Good evening.

One feature of type theory which is often confusing to newcomers is the presence of several notions of equality.  Today, at the opening of the FOMUS workshop, Vladimir gave a talk about the very subject -- but more on that later.  The two most common notions are usually called "definitional equality" and "propositional equality".

It is agreed by most members of this list that the name of the latter notion is unfortunate, if not misleading.  I would like to suggest the name "logical equality" to be used for this notion.

First, let us summarize the two notions in greater detail.

1. DEFINITIONAL EQUALITY.

PROPERTIES.

- Purely syntactic: "proofs" of this equality concern only the way the objects are presented;

- Is always interpreted strictly;

- Preserved under all contexts:

  If M=N definitionally, then C[M]=C[N], still definitionally;

- Validates strict conversion rule:

  If t has type A, and A is definitionally equal to B,

  Then t *itself* has type B. (Not a transport of t, nor some term equal to t.)

- Cannot be asserted in a derivation context [*]

- In total languages, is usually, but not always, decidable.

EXAMPLES.

- Judgmental equality (in the LF formulation of type theory);

- Untyped conversion (in the PTS formulation of type theory);

- Well-typed conversion (all reduction subsequences must pass through well-typed terms);

- Equalities which result from newly introduced rewrite rules;

- Equalities which result from unification/pattern-matching constraints;

- Any equalities arising from quotienting the term algebra (eg, by contextual equivalence).

2. LOGICAL EQUALITY

PROPERTIES.

- Is a type constructor/formula former in the object language; thus

- Can be asserted into a derivation context;

- Induces isomorphism/equivalence of fibers between dependent types; thus

- Allows a term of any type to be transported to a type logically equal to it;

- May be interpreted weakly/as a path.

EXAMPLES.

- The native equality of first-order logic;

- In particular, equality in set theory;

- Martin-Lof identity type;

- Univalent equality in HoTT/UF;

- Leibniz equality in impredicative dependent type theories (Calculus of Constructions);

- Extensional equality in Observational Type Theory;

- The Paths type in Cubical Type Theory.

The first example above is the main motivator for this terminological proposal.  Whether one considers equality as a "logical symbol", it is obviously a concept which is present at the level of *formulas*.  Under formulae-as-types interpretation, one would naturally tend to think of it as a proposition, until one came to realize that some types are not propositions.  (Indeed, it was the only dependent type former in Howard's original paper.  Yet it could not be iterated/applied to itself.)

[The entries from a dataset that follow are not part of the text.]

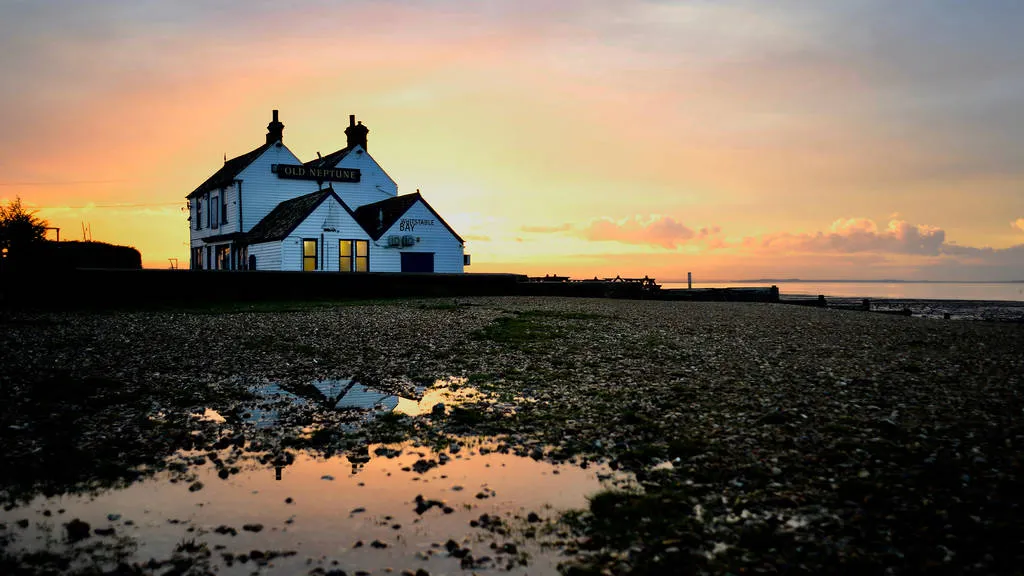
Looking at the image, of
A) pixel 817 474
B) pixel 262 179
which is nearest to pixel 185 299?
pixel 262 179

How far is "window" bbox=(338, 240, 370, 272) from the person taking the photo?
47125 millimetres

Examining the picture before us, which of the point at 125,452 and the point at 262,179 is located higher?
the point at 262,179

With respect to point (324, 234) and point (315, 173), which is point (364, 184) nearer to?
point (315, 173)

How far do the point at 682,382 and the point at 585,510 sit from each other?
6.81 metres

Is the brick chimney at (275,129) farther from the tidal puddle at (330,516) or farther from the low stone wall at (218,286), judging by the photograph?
the tidal puddle at (330,516)

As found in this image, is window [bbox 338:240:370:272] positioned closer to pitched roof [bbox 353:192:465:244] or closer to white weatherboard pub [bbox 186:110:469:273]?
white weatherboard pub [bbox 186:110:469:273]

The point is that the second kind of equality is the one which can be reasoned about internally, *in the object logic*.  Hence, it exists not on the level of terms and definitions, but on the level of logic and proofs/constructions of formulae/types.

One argument against the adjective "logical" is that it can lead to confusion with "logical equivalence".  But I don't think that that is a certain outcome.

An alternative descriptor could be "type-level" or "type-theoretic", but both are rather awkward and unrevealing.

Finally, Voevodsky currently distinguishes between "substitutive" and "transportational" equalities.  But in his system, both concepts are of the "logical" kind.  The effect is therefore to promote "strict" equality to the logical level; so one can reason about it in the object logic, while retaining other properties like the conversion rule.

The effect of Martin-Lof's "propositional reflection rule" is simply to collapse the two levels and make them one and the same.

For the type theorist, this is really bad, because it breaks nice properties like normalization and decidability of type checking.

For the homotopy type theorist, this is really bad, because it is inconsistent with univalence.

Best regards,

Andrew

[*]  In certain settings, one can make sense of definitional equalities "in-context" via the so-called Girard--Schroder-Heister (GSH) elimination rule.